╭─ DATA SUPPLIED

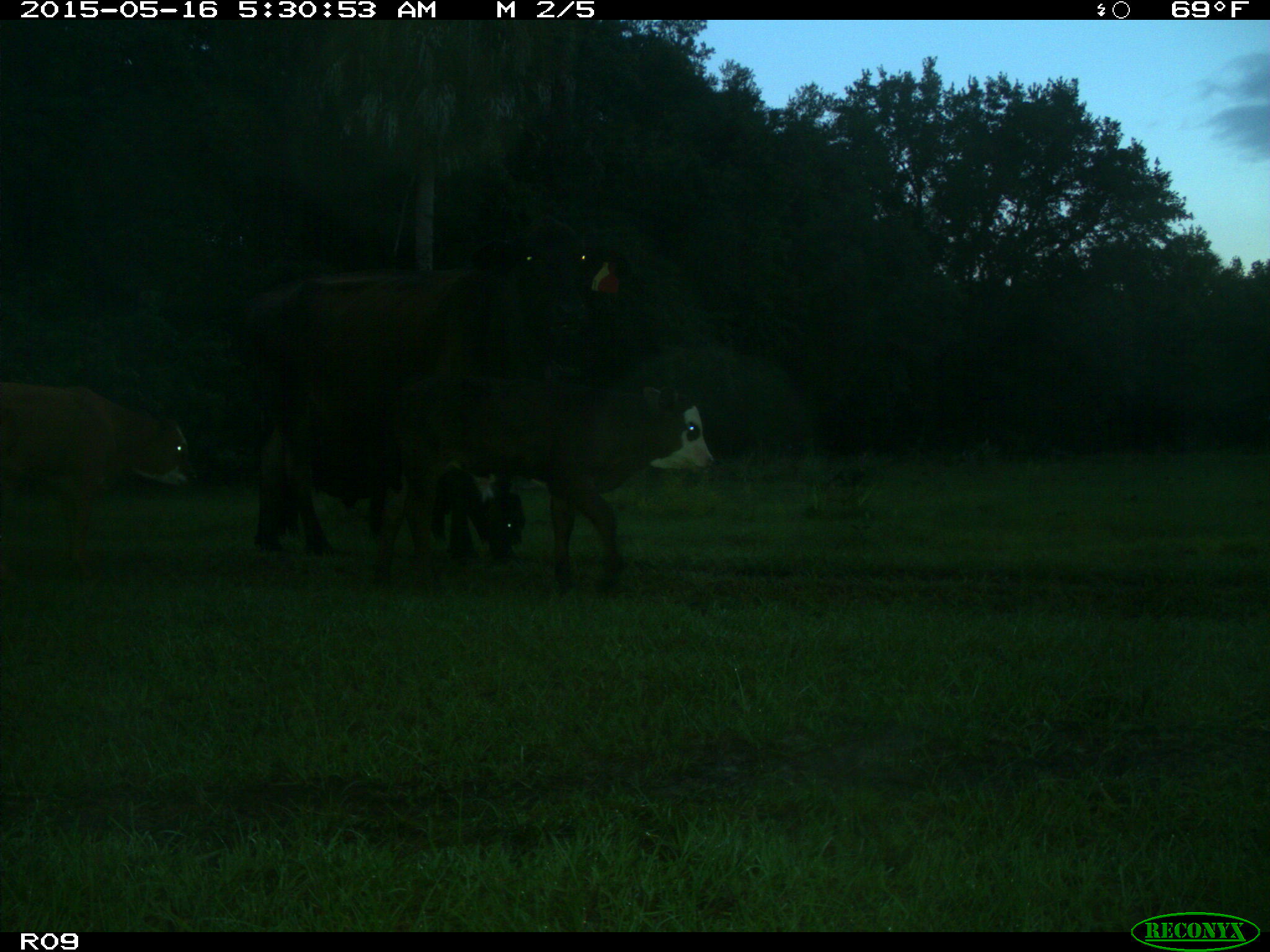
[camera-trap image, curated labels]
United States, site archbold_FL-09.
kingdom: Animalia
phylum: Chordata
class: Mammalia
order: Artiodactyla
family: Bovidae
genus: Bos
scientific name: Bos taurus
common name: domestic cow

╰─

WHAT YOU NEED TO DO: Could the lines above be copied out exactly, with no image carried over?

WRITTEN RESPONSE:
[camera-trap image, curated labels]
United States, site archbold_FL-09.
kingdom: Animalia
phylum: Chordata
class: Mammalia
order: Artiodactyla
family: Bovidae
genus: Bos
scientific name: Bos taurus
common name: domestic cow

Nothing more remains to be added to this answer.